Work out 3-4 days per week on treadmill and elliptical for 30 – 60 minutes

Now, the lessons.

  • It’s the mix, not the volume. There is no question I can put away food like I’m starving all day long. But, shifting to a diet that is more plant based let’s me still eat like crazy but filling up on healthy calories rather than sugar, bad fat, and refined carbs. Lean protein thrown in and I can be full and satisfied at 800 calories (I need to force myself to add in snacks to stay at a healthy calorie intake). When I was pounding down fruit thinking it was healthy, I actually gained a pound.  When traveling to Munich I hadn’t eaten all day because of jet lag, so my dinner of fondue and wine didn’t matter, I still lost weight that week.
  • Prepare my own food. In the morning I would rush out the door and think I could pick up breakfast or buy lunch. This caused me to choose the worst food on the menu because I was hungry and it looked so good. Keeping healthy items in my bag while traveling and bringing food to the office allows me to plan for healthy eating and not cave to my basic instincts.  Still need to look at the numbers, but I’m pretty sure we are saving money on restaurants and office café this month.
  • Give myself permission to care for myself. My habits revolved around work. I prioritized clients above myself. Don’t get me wrong, I love what I do so it never felt like work. However, it can be exhausting and to relax it was easier to plop on the couch to watch a show or movie with a glass of wine to unwind. But, this pattern caused me to eat poorly, not get enough sleep, and never get enough activity and exercise. Now, I needed to give my self permission to take care of myself and carve out time to prepare my meals to take with me, cook healthy dinners, and get time in to exercise. In the end, I’m more energized, thoughtful, and even in how I approach work. I’m more balanced.
  • Don’t compete with my old self. Competitive by nature, aggressively driven, and very metric driven, the fact that I couldn’t run at my old pace let alone get through a 5k is frustrating. The fact that I still have clothes hanging in my closet and pants in my drawers that I couldn’t put on if I tried just riles me.  It certainly is part of what go me motivated to turn my lifestyle around. But, it is also a curse to my journey. I have to actively separate my old self from who I am now. I need to treat who I was as someone that isn’t me. It’s a strange experience. When I would look in the mirror I didn’t recognize myself and subconsciously re-cast my image as my old self. Now, I look in the mirror and actively seek to see me. In this it lets me focus on today and not who I was.
  • Celebrate each gain towards a healthy lifestyle. There was a day when I only had a .2 weight loss. There was a day that I was able to move down a notch on my belt.  There was a day that I stayed on the treadmill for 60 minutes. There was a day when I wrote a blog. Some things are bigger than others. Together they each are signs I am moving in the right direction and should celebrate. Share with others. Walk a little taller. Smile a bit more. Be a little nicer.  I use each win to motivate me further on my journey.

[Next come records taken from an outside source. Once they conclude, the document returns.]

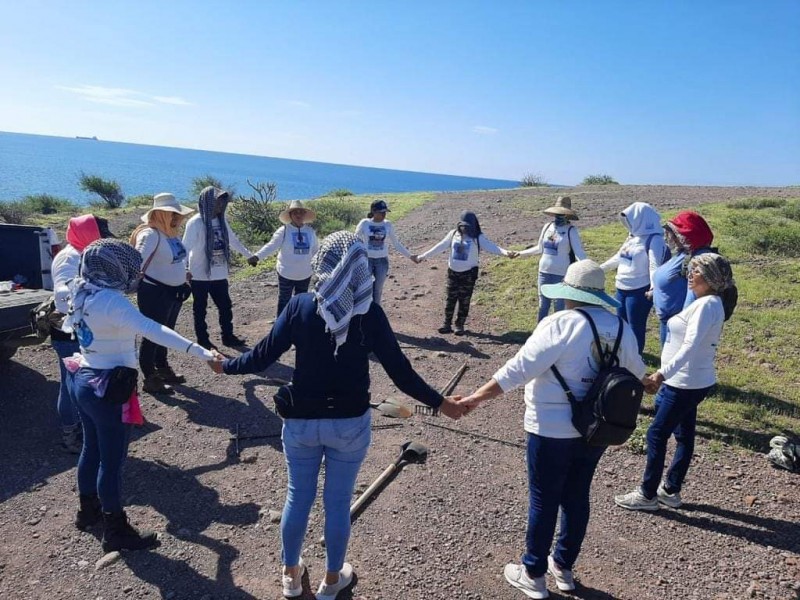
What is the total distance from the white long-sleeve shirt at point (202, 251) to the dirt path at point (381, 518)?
4.87 feet

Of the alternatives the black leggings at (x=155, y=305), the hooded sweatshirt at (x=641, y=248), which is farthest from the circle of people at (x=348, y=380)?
the hooded sweatshirt at (x=641, y=248)

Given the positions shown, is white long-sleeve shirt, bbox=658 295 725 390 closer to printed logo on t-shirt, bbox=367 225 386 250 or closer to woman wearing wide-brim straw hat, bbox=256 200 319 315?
woman wearing wide-brim straw hat, bbox=256 200 319 315

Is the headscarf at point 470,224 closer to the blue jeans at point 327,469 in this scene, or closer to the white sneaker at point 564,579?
the white sneaker at point 564,579

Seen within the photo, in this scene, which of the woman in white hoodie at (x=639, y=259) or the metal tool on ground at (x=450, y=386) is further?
the woman in white hoodie at (x=639, y=259)

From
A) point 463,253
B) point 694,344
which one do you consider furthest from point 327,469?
point 463,253

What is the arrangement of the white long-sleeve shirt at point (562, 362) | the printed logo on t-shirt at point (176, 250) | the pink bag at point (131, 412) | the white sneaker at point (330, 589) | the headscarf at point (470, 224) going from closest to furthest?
the white long-sleeve shirt at point (562, 362) < the white sneaker at point (330, 589) < the pink bag at point (131, 412) < the printed logo on t-shirt at point (176, 250) < the headscarf at point (470, 224)

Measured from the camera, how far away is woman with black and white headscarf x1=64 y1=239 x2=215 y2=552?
10.9 feet

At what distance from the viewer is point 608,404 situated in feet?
9.14

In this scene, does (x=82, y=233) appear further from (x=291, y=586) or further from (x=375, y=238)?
(x=375, y=238)

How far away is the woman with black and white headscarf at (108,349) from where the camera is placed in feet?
10.9

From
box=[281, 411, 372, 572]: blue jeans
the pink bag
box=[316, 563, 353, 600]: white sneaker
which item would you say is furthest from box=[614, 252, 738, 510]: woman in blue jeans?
the pink bag

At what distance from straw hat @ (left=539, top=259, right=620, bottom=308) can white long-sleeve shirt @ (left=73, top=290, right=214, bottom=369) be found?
7.08 feet

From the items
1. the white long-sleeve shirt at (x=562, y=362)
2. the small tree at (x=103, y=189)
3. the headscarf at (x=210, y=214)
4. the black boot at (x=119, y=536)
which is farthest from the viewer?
the small tree at (x=103, y=189)

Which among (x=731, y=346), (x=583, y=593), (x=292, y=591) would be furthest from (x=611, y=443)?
(x=731, y=346)
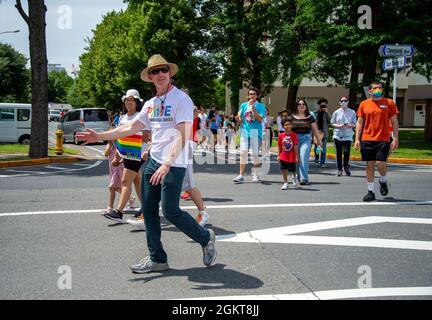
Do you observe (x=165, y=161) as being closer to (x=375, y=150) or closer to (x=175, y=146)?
(x=175, y=146)

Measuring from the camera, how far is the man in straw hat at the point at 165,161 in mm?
4234

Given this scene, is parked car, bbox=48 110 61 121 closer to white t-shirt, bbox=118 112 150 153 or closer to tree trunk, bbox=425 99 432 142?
tree trunk, bbox=425 99 432 142

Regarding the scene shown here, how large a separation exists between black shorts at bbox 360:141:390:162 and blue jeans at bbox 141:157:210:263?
178 inches

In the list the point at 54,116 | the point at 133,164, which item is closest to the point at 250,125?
the point at 133,164

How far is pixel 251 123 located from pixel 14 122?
1575 centimetres

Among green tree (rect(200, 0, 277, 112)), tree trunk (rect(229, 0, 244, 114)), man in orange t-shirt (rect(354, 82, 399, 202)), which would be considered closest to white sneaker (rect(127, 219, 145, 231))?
man in orange t-shirt (rect(354, 82, 399, 202))

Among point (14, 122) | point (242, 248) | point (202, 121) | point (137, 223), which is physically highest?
point (202, 121)

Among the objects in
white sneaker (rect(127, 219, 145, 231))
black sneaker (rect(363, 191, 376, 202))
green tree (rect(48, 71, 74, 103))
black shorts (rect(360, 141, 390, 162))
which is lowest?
white sneaker (rect(127, 219, 145, 231))

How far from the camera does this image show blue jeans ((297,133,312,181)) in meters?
10.1

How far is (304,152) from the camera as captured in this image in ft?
→ 33.2

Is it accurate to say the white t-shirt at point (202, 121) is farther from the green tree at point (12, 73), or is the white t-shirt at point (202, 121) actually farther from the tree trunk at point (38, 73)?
the green tree at point (12, 73)

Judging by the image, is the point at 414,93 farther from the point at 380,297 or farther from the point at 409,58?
the point at 380,297
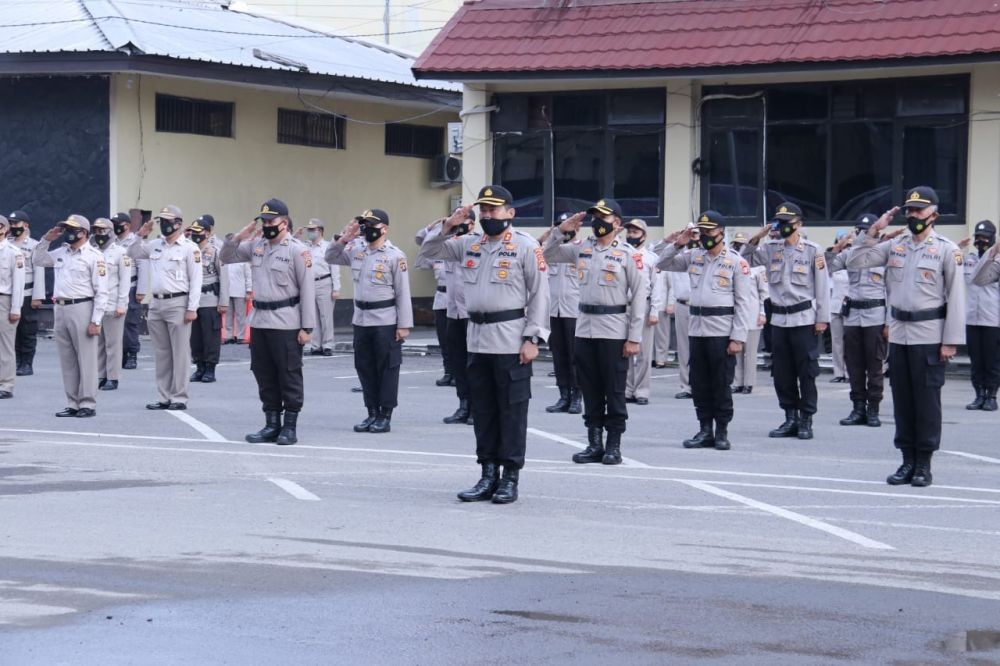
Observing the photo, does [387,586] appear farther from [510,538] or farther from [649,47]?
[649,47]

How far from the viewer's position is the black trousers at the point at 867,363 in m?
16.6

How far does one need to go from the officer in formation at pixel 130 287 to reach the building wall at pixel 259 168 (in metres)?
5.07

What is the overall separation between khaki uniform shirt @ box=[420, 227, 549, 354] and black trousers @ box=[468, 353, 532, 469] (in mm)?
108

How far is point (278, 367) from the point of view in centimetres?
1454

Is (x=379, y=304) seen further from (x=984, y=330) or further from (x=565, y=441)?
(x=984, y=330)

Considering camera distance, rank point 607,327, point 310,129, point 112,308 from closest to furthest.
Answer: point 607,327 < point 112,308 < point 310,129

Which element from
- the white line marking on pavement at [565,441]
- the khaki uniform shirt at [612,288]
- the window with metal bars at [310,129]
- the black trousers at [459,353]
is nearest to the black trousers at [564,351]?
the black trousers at [459,353]

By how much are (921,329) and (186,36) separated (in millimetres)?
21039

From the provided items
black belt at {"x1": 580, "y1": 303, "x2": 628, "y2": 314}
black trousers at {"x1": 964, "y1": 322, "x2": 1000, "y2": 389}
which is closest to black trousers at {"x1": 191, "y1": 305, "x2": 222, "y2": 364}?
black belt at {"x1": 580, "y1": 303, "x2": 628, "y2": 314}

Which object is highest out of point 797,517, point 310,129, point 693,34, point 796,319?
point 693,34

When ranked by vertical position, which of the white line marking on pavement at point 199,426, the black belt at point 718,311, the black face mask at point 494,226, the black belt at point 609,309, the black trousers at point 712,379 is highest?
the black face mask at point 494,226

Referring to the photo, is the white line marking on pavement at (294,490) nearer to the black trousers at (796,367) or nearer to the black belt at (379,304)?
the black belt at (379,304)

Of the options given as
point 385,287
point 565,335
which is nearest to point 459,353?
point 385,287

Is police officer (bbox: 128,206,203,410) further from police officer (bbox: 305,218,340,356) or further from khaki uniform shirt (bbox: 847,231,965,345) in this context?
khaki uniform shirt (bbox: 847,231,965,345)
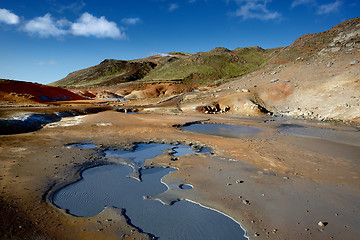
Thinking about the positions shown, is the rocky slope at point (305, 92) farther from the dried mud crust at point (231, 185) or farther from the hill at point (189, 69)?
the hill at point (189, 69)

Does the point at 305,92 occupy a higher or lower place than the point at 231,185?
higher

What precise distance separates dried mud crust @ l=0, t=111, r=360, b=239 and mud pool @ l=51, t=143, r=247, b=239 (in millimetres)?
244

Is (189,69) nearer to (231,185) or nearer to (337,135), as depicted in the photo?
(337,135)

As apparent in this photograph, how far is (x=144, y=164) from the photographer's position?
7516 millimetres

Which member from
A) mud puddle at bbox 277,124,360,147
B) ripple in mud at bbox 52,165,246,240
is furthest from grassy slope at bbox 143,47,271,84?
ripple in mud at bbox 52,165,246,240

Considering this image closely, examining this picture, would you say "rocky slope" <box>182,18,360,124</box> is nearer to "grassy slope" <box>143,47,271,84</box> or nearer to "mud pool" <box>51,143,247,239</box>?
"mud pool" <box>51,143,247,239</box>

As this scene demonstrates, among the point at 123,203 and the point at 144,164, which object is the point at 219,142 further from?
the point at 123,203

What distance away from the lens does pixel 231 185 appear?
19.3 feet

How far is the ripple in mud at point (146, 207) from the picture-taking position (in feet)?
13.4

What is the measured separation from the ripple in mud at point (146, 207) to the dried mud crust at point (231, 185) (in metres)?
0.26

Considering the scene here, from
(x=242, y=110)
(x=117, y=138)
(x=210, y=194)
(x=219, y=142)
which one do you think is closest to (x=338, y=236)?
(x=210, y=194)

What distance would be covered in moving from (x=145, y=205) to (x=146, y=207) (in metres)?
0.09

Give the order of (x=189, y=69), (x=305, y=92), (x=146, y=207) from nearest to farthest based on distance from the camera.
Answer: (x=146, y=207) < (x=305, y=92) < (x=189, y=69)

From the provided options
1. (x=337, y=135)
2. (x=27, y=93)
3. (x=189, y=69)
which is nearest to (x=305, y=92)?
(x=337, y=135)
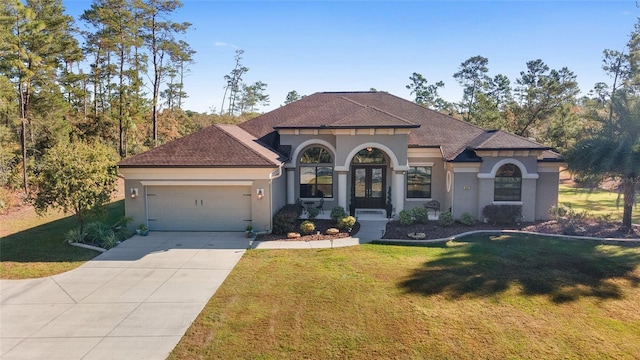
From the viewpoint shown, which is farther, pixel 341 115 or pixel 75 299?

  • Don’t punish myself for the bad days. I jumped on the scale earlier in the week and saw a 1.5 lb gain. It was right after crowing about my breaking the 160 mark. I looked hard at what I was doing wrong and couldn’t figure it out. It was crushing. It also wasn’t the first time that happened this month. Also, there are days when not only do I not close my Apple Watch rings, but they are so open, I look like a sloth! Let’s not forget my fondue night either. In the end, it doesn’t matter. I have more good days than bad and I’m headed in the right direction. As long as a bad day doesn’t turn into two, it’s not worth beating myself up.